割れる鏡が散らばり、ナナラナーラは気絶した。
「うふふ、ありがとう」
ナーレシアがそう口にした。
「これで、この国に巣食う表の悪を倒せたわね」
ナーレシアは少しホッとした。
「うん、でも、裏の悪がまだいる」
「……インヨウの方がはるかに強い……」
魔力の量で相手の実力を測れるレイラがそう告げる。魔帝八中将であるインヨウの方が、ナナラナーラよりも強いことなど言うに及ばない。
「行こう」
サキがそう口にし、ヴァンに援軍するために走る一同であった。
そのサキ達が向かう少し前、いや、サキ達vsナナラナーラとの戦いが始まったのと時を同じくして、ヴァン、ミラ、アリシアがインヨウの背を捕らえた。
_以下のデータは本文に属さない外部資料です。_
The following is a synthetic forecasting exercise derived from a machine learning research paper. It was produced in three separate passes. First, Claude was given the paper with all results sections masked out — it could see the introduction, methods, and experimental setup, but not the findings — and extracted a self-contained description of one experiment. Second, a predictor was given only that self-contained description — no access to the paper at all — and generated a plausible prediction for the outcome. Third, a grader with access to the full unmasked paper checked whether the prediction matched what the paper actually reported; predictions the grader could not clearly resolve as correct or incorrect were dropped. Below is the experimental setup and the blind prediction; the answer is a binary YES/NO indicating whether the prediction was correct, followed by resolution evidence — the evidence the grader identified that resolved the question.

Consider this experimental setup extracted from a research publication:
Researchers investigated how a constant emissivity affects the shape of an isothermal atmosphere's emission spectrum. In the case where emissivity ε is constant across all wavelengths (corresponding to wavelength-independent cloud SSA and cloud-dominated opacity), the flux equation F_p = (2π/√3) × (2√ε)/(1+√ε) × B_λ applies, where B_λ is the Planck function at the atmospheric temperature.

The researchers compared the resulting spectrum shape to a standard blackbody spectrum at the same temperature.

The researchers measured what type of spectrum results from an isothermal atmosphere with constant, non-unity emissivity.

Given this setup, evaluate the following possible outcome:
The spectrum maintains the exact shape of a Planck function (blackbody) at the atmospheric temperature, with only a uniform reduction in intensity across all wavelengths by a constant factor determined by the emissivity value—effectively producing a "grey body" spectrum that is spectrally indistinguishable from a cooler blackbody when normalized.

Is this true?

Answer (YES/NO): YES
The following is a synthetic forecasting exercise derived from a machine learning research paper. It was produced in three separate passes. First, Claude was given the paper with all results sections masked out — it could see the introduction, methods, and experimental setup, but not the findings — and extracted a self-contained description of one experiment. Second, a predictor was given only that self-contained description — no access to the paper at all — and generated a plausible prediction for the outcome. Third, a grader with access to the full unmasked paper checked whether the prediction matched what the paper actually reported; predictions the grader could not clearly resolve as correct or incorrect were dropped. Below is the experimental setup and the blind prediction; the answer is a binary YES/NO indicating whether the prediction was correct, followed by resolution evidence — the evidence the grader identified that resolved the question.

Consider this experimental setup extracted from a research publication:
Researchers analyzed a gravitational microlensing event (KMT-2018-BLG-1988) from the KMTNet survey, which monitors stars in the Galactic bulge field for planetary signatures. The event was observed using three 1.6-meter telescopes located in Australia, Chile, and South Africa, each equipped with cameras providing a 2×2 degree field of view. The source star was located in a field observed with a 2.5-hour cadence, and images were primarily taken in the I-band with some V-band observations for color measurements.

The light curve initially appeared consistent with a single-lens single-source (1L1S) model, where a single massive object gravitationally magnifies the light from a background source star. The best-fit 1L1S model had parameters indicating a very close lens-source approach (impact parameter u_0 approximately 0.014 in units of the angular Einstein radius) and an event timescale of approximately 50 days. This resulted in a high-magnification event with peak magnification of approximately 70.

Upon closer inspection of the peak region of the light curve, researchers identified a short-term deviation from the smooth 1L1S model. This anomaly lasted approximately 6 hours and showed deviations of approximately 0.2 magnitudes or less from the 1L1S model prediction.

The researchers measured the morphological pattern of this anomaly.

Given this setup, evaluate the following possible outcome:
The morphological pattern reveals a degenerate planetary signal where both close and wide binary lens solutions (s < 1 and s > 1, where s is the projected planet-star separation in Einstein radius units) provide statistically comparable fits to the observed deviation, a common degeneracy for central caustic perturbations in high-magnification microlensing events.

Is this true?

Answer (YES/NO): YES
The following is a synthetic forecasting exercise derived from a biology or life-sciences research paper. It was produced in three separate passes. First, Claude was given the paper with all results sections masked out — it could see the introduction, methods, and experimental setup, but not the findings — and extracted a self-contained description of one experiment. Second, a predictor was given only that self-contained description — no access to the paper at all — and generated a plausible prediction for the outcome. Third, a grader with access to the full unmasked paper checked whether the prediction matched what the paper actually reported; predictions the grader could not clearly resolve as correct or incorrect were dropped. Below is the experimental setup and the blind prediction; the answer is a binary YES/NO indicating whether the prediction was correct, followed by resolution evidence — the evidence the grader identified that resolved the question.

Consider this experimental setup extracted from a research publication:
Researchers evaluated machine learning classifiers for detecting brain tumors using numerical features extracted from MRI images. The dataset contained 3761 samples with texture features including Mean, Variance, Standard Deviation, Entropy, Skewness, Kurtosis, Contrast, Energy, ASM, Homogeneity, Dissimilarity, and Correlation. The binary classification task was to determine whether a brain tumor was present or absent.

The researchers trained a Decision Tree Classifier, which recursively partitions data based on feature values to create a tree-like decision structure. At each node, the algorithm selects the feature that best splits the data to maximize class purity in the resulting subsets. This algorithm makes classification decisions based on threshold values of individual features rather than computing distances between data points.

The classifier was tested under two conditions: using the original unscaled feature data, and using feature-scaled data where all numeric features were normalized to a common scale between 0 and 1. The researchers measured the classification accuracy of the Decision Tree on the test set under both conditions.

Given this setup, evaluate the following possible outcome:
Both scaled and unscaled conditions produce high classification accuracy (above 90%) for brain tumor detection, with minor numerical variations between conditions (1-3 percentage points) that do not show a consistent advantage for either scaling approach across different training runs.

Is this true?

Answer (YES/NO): NO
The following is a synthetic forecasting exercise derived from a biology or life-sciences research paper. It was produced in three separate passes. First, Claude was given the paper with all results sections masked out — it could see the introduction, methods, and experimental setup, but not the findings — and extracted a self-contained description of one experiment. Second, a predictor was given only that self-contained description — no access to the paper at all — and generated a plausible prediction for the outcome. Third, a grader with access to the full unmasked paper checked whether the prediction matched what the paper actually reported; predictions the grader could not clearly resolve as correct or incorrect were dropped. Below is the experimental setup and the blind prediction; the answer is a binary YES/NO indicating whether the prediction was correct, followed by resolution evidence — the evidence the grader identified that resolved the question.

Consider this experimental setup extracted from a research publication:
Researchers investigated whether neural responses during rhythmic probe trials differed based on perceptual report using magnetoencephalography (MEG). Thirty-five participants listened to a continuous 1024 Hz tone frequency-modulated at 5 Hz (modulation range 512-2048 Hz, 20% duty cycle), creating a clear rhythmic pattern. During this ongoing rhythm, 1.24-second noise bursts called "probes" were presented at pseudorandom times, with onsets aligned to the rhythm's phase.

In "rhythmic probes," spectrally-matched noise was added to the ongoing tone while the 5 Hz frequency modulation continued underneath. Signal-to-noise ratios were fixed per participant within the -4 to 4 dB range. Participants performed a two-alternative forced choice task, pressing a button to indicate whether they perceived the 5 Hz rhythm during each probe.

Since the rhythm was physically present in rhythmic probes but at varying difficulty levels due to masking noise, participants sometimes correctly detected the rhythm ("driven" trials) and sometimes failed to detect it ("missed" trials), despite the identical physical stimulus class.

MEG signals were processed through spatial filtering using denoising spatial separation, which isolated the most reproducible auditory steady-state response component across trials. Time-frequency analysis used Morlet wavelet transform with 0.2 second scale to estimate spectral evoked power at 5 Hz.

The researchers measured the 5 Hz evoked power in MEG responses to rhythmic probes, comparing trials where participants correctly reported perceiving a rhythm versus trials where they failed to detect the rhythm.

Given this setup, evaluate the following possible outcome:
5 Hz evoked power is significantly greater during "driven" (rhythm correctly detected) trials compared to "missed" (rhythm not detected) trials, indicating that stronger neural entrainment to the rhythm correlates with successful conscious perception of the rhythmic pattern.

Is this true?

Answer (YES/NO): YES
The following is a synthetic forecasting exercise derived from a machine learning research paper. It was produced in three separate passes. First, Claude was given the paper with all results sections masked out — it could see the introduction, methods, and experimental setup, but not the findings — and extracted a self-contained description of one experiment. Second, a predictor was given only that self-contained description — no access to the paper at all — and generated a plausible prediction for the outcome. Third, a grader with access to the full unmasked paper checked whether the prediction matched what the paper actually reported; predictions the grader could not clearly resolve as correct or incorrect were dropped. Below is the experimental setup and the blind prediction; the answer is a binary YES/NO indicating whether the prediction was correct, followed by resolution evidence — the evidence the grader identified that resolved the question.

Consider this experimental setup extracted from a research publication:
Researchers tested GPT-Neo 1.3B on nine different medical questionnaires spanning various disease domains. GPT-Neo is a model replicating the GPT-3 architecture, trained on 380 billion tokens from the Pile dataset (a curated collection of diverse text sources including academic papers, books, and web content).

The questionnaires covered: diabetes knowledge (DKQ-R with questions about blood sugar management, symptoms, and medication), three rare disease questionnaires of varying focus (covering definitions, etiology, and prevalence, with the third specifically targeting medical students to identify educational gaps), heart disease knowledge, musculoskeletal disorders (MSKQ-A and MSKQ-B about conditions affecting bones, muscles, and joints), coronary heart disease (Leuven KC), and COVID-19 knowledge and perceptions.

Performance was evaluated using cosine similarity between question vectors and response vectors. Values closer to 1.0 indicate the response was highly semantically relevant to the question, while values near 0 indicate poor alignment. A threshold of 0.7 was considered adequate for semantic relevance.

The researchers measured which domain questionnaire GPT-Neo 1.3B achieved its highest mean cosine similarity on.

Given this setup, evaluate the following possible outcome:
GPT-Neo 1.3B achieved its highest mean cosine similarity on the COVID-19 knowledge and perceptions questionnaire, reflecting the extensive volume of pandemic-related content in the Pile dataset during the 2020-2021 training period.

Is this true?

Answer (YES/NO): NO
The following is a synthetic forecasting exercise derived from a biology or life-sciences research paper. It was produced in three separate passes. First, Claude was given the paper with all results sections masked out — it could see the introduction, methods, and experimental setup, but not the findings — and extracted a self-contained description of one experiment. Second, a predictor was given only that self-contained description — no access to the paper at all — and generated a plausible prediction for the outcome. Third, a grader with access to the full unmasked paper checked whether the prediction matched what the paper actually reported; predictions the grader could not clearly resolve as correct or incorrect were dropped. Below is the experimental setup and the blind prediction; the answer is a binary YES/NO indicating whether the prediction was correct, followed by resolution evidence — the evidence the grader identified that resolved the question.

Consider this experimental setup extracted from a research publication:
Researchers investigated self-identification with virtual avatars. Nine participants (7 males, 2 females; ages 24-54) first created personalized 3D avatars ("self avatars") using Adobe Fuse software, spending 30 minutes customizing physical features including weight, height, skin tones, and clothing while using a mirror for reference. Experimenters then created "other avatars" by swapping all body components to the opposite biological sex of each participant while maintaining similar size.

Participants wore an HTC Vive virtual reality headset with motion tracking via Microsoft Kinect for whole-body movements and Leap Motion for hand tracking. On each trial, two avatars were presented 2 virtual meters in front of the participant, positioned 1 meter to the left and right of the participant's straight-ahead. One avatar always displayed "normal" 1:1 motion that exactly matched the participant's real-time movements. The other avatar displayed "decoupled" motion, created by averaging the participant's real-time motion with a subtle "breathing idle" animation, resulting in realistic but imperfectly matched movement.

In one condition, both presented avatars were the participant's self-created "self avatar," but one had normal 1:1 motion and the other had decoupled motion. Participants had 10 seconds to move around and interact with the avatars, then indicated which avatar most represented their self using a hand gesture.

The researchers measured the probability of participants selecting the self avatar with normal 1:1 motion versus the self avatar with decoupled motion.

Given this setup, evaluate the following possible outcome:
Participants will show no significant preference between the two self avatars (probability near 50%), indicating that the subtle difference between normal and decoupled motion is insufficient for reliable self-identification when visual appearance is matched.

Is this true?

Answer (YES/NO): YES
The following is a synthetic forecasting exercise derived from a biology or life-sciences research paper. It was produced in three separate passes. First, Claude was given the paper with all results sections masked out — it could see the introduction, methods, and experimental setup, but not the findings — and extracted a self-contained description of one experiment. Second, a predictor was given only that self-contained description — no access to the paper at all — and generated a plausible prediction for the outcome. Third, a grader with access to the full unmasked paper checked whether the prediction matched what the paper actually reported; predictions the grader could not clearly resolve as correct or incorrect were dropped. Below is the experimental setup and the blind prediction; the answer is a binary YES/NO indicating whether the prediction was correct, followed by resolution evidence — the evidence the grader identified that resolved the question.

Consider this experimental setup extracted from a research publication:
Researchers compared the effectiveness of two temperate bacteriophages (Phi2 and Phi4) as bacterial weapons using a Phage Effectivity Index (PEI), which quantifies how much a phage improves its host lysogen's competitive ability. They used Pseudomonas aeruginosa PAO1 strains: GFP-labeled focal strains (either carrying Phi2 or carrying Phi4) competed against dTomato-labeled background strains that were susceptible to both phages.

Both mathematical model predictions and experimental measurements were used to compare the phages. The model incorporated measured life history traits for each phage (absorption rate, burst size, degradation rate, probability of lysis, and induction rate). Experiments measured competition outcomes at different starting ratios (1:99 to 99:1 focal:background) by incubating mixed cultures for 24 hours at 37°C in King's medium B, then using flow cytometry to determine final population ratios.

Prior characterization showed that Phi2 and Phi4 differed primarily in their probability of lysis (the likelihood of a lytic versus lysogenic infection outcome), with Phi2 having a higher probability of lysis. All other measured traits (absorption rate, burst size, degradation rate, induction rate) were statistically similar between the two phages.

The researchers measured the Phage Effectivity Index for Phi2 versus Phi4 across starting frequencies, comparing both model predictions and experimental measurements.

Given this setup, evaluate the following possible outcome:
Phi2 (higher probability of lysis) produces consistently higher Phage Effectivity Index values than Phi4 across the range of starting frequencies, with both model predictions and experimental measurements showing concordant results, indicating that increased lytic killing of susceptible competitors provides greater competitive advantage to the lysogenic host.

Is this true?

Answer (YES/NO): YES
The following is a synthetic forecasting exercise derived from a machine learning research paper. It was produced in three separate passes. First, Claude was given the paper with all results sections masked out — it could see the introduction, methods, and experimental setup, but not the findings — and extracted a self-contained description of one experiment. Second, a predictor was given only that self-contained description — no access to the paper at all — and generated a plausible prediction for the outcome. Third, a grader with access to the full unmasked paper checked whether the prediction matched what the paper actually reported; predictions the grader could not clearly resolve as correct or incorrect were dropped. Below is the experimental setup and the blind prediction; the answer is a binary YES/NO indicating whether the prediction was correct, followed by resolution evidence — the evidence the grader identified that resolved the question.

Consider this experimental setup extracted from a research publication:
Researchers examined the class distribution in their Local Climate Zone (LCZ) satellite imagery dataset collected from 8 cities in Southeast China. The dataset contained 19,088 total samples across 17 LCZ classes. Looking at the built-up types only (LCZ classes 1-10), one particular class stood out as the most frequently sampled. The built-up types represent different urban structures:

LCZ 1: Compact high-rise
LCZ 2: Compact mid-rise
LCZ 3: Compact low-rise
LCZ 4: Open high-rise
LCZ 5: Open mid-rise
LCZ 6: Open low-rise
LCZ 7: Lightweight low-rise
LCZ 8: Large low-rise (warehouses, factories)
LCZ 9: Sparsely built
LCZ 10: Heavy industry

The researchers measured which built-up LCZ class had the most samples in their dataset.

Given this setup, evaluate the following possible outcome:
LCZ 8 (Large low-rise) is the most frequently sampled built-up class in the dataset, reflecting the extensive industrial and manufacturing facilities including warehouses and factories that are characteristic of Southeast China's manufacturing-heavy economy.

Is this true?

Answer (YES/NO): YES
階段。遥か上空に向かってただただ伸びるその階段で、体の左右の色が白と黒で分かれ、角が生えた青年のような姿をしたインヨウが追い付いたヴァン達を見下ろす。
「あははは、来てくれてよかったよ」
インヨウが嬉しそう。
「なにがよかっただ。お前は俺達に倒されて終わるんだ」
「お気楽だね。僕の手のひらの上で踊っていただけの存在がさ」
インヨウがヴァンの目を見た。
「考えてもみなよ。僕はナナラナーラの鏡から外に出る能力で、いつでも君達の寝首をかけるのに、それをしなかった。君達がこの国でこそこそしてるのも全て見てたうえで、放っておいたんだ」
インヨウの身体が二人に分かれた。
黒のインヨウと白のインヨウ。黒のインヨウが口にする。
「魔帝八中将の僕だ。でも、魔帝八中将最弱の僕。だけど今日、僕はその最弱から脱することができる」
インヨウが何かを確信したうえでヴァン達を見る。
「最弱とか最強だとか、どうでもいいんだ。お前は今日負けて、この国は平穏を取り戻す」
ミラのその言葉に対して、インヨウは鼻で笑った。
「あはははは、そうなるといいね」
二人のインヨウが同時に言葉を発する。
「スキル"心の刃"」
インヨウの手に刃が持たれている。
「傑作だろう? 感情、すなわち心を持たない僕がこのスキルを使うのは」
ミラは"確かに"と思う。
そのスキルにより発現する刃は心のありようによって、いかようにも姿を変えることができる。
つまり、心が強ければ強いほどその刃は強いものになる。心を持たないインヨウとははるかにミスマッチなそれだった。